[FRAGMENTO DEL DOCUMENTO]
___

De camino a Bayamón, C. toma el ipod y comienza a buscar una canción que me dice que tengo que escuchar. Por un momento, se le olvida que está al volante, y a pesar de que la luz está verde y el automóvil que está detrás de nosotros está vociferando un muévanse—en el idioma claxónico de los autos—ella no acelera hasta encontrar la canción. ¿Qué es? Le pregunto, y ella se lleva su mano a la oreja, diciéndome escucha, escucha. Los primeros acordes me son completamente foráneos. Ella se ríe. Yo la imito. ¿No la reconoces? Me pregunta, como si estuviese segura que yo más que nadie debo conocer la pieza. Meneo la cabeza, porque los acordes me siguen ajenos. Pero de improviso siento el dedo índice de la canción deslizándose por lo hueco de mi oreja hasta alcanzar la parte defectuosa de mi cerebro que me imposibilita aprender las letras de mis canciones favoritas en su totalidad. Siento su uña sonora raspando esa parte, ese lóbulo, esa célula, que de seguro es roja y grisácea y asquerosa y me doy cuenta que sí, que conozco la canción. Comienzo a mover mi cabeza, a columpiarla, más bien. Suelto una carcajada. C. canta algunas líneas. Yo intento, pero no me salen. No recuerdo si para ese entonces, cuando la canción sonaba en la radio—¿entre el 1997 y el ’98?—ya mi disco duro musical se había afligido. Descubro que no. Que aún no se había desmenuzado porque me llega una línea a mis labios, una línea inexorable, una línea inapelable, innegable, inclemente, impía, implacable, inflexible y tan, pero que tan pop que me vuela las defensas y me posee, y me descubro embolsillando mi masculinidad por la duración de la pieza, por esos tres minutos obligatorios del pop MTV de finales del siglo pasado y abro la boca y canto: don’t you know it’s going too fast, racing so hard you know it won’t last. Don’t you know, why can’t you see? Slow it down, read the signs, so you know just where you’re going.
2.
Tengo doce años otra vez y estoy sentado frente al televisor. Soy pequeño, y gordo, y tengo los espejuelos más feos del mundo. Aún estoy en el uniforme marrón de la escuela. Aún mi mamá no me ha mandado a cambiarme. Aún no he llevado el bulto al cuarto. Carson Daily habla y habla y habla y me hace odiarlo más y más y más. Le deseo que desaparezca, le rezo a Dios (aún no había desaparecido, para ese entonces) porque le destruya la carrera, porque lo saquen de MTV y le den un programa en el spot más tarde de la televisión, para que su humillación sea total, y su fracaso genuino. Ahh…por fin, el video que esperaba, corro al VHS, me aseguro que esté encendido. Presiono el botón de REC. You just walk in, I make you smile. It’s cool but, you don’t even know me. You take an inch. I run a mile. Can’t win you’re always right behind me.
3.

___

[INFORMACIÓN REGISTRADA]
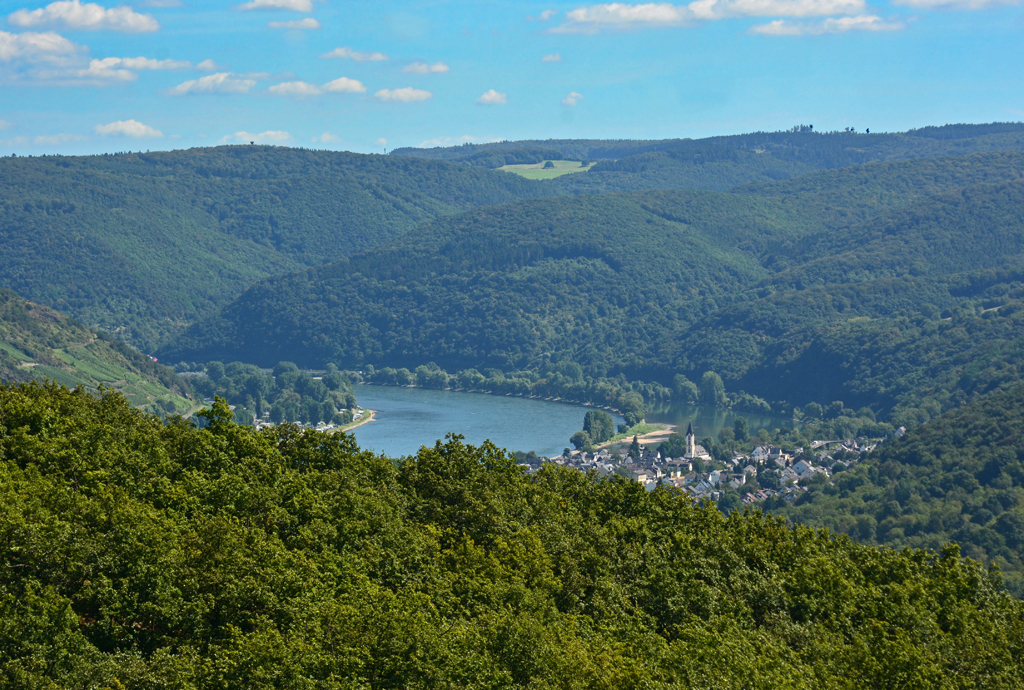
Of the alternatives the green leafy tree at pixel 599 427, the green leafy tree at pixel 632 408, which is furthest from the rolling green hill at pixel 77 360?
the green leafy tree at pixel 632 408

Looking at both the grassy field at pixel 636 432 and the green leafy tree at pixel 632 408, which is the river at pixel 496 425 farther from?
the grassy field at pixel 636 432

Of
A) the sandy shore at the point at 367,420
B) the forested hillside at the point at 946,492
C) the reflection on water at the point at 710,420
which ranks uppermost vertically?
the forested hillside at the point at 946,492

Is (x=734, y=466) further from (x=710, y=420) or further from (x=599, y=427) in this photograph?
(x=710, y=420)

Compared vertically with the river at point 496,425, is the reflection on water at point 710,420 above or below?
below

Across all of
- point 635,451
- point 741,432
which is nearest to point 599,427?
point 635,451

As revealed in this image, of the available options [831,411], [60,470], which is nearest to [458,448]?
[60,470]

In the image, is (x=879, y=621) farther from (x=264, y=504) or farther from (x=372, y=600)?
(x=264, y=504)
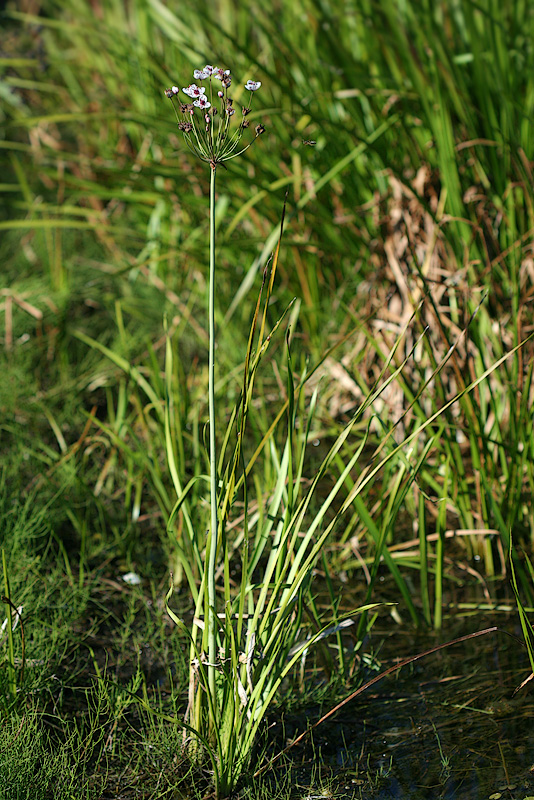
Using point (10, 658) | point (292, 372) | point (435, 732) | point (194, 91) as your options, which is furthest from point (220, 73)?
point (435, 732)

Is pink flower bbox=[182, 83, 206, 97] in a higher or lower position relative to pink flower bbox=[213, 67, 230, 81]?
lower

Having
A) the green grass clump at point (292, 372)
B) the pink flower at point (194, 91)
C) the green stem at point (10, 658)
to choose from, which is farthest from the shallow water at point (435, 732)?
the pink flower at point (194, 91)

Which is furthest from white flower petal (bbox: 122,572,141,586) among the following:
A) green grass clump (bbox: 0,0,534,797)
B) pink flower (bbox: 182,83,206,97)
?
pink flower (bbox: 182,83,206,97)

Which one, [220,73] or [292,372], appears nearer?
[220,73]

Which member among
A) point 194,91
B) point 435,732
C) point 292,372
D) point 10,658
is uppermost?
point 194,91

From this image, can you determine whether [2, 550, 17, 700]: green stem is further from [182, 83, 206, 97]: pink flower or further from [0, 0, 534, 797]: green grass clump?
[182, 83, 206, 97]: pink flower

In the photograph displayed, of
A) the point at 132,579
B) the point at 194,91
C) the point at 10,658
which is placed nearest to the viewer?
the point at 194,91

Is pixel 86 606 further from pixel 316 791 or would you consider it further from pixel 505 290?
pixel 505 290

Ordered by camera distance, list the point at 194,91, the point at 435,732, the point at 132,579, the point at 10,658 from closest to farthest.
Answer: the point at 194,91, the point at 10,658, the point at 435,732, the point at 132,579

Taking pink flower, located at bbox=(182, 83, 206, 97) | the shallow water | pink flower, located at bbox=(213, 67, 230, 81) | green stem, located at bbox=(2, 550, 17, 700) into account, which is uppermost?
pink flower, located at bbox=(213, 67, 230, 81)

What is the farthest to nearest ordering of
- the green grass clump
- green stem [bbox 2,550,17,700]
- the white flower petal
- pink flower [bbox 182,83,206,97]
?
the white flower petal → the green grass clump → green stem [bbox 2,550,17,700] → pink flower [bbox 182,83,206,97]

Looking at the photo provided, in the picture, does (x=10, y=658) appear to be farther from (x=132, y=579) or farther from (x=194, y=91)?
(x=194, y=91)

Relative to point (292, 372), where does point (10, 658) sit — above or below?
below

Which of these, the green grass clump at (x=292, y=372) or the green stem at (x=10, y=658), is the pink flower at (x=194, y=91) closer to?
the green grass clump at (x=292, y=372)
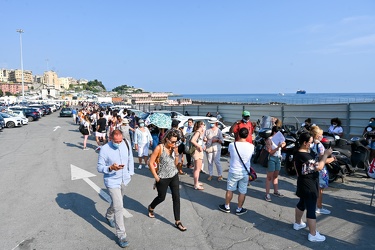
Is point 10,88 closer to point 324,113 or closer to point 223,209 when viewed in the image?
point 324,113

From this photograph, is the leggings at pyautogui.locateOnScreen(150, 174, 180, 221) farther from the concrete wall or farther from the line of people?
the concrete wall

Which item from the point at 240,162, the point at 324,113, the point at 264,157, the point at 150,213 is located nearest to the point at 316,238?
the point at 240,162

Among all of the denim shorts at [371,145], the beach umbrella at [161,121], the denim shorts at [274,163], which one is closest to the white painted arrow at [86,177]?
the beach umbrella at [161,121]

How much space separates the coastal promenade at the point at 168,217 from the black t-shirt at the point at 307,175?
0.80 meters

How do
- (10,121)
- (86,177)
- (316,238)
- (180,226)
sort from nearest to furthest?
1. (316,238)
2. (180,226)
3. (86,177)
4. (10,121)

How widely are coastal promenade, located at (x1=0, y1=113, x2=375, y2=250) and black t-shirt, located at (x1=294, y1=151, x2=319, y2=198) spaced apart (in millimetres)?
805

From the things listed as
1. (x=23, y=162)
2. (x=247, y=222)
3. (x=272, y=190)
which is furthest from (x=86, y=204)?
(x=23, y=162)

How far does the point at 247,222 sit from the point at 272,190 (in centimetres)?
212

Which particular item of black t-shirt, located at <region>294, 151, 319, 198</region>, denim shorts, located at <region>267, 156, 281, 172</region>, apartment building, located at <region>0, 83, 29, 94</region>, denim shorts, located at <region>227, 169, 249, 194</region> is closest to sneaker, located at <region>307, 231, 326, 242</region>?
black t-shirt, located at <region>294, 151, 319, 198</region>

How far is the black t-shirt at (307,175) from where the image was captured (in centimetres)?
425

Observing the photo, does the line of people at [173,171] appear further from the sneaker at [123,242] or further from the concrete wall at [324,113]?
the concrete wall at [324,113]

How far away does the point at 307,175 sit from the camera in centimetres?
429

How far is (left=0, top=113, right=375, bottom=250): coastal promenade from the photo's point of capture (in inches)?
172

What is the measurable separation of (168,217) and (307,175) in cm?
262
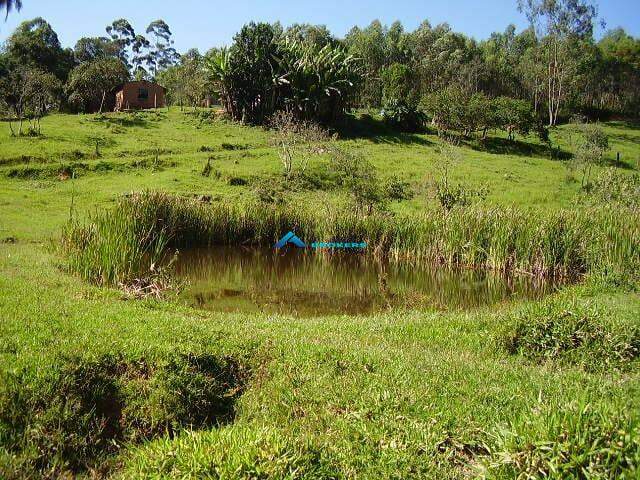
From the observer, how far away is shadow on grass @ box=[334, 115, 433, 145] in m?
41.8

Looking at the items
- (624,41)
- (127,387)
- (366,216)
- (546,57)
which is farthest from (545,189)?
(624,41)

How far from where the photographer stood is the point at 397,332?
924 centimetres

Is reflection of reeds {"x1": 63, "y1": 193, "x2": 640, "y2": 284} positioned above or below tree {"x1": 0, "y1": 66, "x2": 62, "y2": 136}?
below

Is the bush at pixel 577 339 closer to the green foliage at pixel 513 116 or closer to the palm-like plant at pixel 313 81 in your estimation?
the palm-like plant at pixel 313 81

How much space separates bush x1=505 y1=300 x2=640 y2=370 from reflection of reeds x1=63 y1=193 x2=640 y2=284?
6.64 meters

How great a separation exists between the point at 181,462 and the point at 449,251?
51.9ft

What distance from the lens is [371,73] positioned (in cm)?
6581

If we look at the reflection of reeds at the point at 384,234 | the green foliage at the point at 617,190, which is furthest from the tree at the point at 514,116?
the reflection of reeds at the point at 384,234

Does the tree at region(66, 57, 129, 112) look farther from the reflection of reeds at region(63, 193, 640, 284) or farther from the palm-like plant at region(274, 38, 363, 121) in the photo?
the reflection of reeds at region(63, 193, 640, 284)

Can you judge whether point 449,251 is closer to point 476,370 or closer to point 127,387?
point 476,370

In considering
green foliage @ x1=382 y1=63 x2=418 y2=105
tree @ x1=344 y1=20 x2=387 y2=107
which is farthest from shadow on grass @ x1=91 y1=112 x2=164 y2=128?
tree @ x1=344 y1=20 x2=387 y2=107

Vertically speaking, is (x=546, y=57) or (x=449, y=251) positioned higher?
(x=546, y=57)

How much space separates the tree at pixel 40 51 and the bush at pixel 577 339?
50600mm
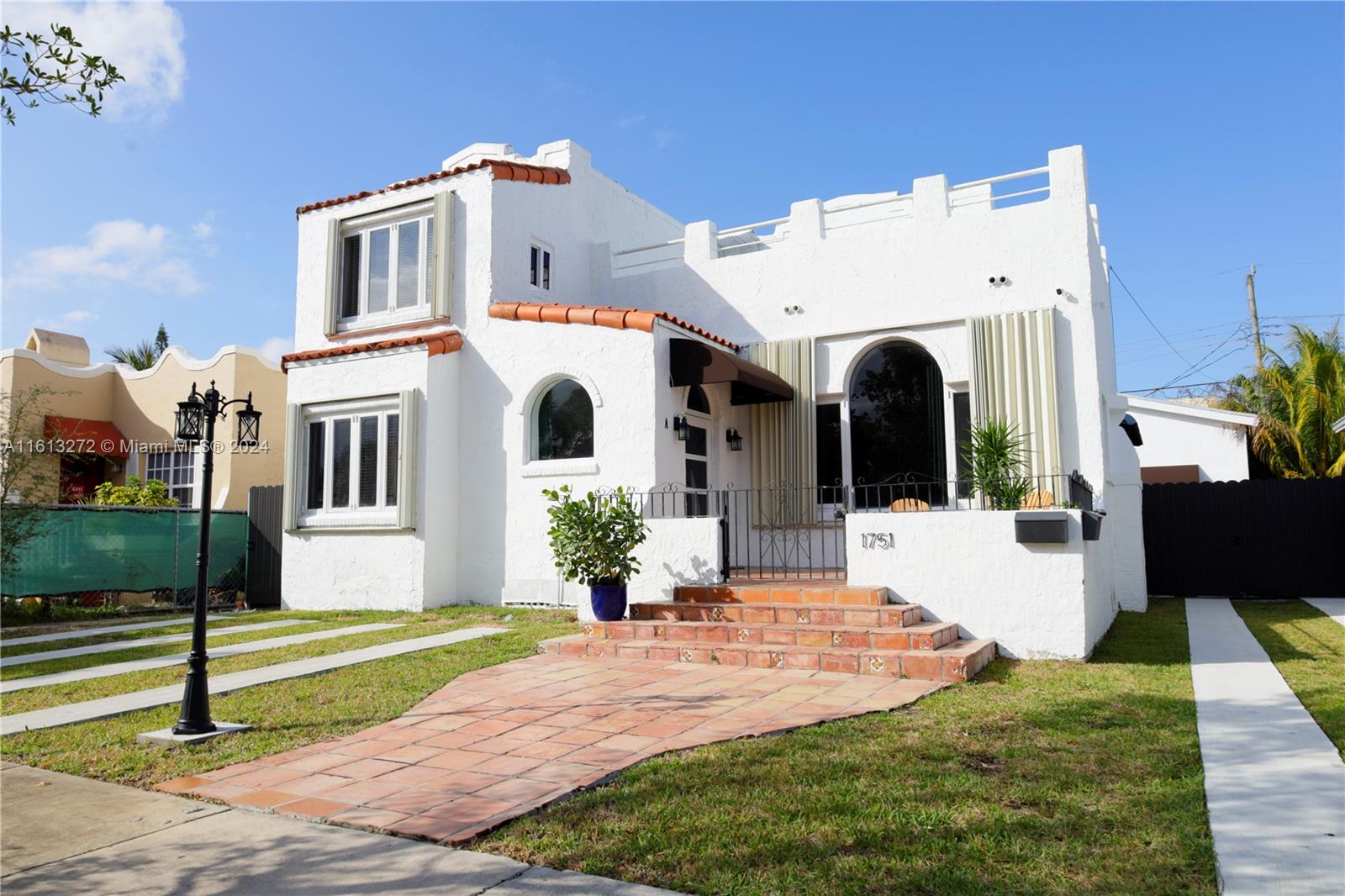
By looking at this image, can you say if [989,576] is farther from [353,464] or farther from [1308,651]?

___

[INSTRUCCIONES Y REQUISITOS] Enumere todos los adjetivos que comienzan por «in» o «im» con los que el fragmento del documento califica la línea de la canción que llega a los labios de quien narra.

[RESPUESTA DEL EJERCICIO] inexorable, inapelable, innegable, inclemente, impía, implacable, inflexible